Magnetic scaffolds of polycaprolactone with functionalized magnetite nanoparticles: physicochemical, mechanical, and biological properties effective for bone regeneration

Abstract

Magnetic scaffolds have gained significant attention for disease treatment and tissue repair. Here we focus on magnetic nanocomposite scaffolds made of poly(caprolactone) (PCL) and magnetite nanoparticles (MNPs) for bone repair. The physico-chemical, mechanical, and magnetic properties of the scaffolds, the in vitro cell responses, and the in vivo tissue compatibility were examined in-depth to investigate their effectiveness for use as bone scaffolds. The MNPs, produced by a surfactant-mediation process, were well-distributed within the PCL matrix to enable homogeneous nanocomposites. The PCL–MNP scaffolds showed excellent magnetic properties, preserving the superparamagnetic behavior. Incorporation of MNPs greatly improved the hydrophilicity and water swelling of scaffolds. Acellular apatite forming ability tests revealed a higher mineral induction on the magnetic scaffolds than on the PCL scaffold. The mechanical stiffness increased significantly with the addition of MNPs, when tested under both static and dynamic compressed wet conditions.
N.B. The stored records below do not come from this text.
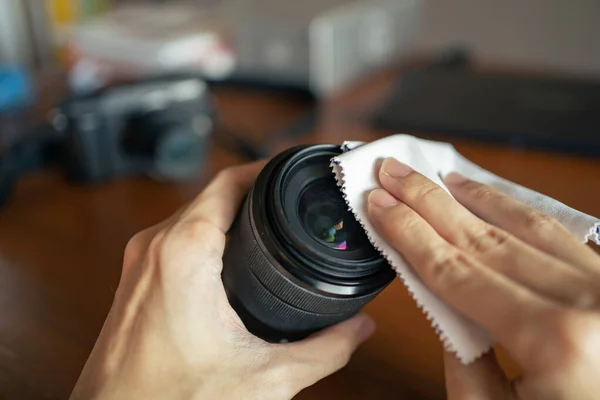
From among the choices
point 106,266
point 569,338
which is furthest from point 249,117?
point 569,338

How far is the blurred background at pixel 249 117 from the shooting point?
0.45m

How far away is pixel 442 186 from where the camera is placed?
1.21ft

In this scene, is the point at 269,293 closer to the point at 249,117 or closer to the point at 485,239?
the point at 485,239

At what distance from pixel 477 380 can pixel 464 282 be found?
0.07 m

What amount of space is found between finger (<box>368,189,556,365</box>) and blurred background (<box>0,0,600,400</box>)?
0.08 metres

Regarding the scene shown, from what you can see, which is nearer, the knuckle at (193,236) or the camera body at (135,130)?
the knuckle at (193,236)

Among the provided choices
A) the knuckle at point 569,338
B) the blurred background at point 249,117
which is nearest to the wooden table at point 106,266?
the blurred background at point 249,117

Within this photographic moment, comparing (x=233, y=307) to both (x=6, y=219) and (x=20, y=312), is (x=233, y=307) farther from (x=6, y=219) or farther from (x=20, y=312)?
(x=6, y=219)

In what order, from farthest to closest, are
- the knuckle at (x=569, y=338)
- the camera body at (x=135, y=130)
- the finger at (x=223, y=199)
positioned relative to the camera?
the camera body at (x=135, y=130), the finger at (x=223, y=199), the knuckle at (x=569, y=338)

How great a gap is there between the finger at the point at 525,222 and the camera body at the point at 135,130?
1.10 feet

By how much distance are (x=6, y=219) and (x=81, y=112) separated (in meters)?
0.12

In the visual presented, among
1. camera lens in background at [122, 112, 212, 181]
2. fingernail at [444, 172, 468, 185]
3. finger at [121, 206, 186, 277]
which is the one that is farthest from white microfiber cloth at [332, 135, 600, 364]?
camera lens in background at [122, 112, 212, 181]

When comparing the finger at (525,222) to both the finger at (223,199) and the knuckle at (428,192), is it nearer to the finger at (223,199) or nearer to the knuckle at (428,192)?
the knuckle at (428,192)

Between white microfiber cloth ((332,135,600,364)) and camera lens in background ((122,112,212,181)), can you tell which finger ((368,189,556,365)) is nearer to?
white microfiber cloth ((332,135,600,364))
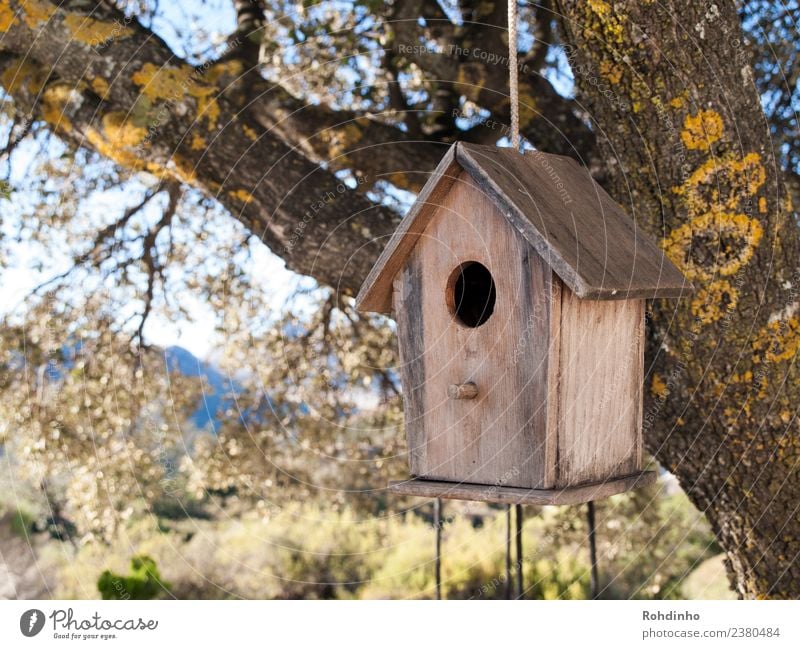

The initial cell adhesion to the magnetic scaffolds was substantially improved by ∼1.4-fold with respect to the pure PCL scaffold, enabling earlier cellular proliferation confluence. The cell mineralization, as assessed by the quantification of calcium deposits, was significantly enhanced on the magnetic scaffolds. The magnetic scaffolds, subcutaneously implanted in rats for 2 weeks, revealed favorable tissue compatibility, with substantial fibroblastic cell invasion and neoblood vessel formation while exerting minimal inflammatory reactions. The results, demonstrating excellent physico-chemical, magnetic, mechanical and biological properties of the PCL–MNP scaffolds, support the potential use of the magnetic scaffolds for bone repair and regeneration.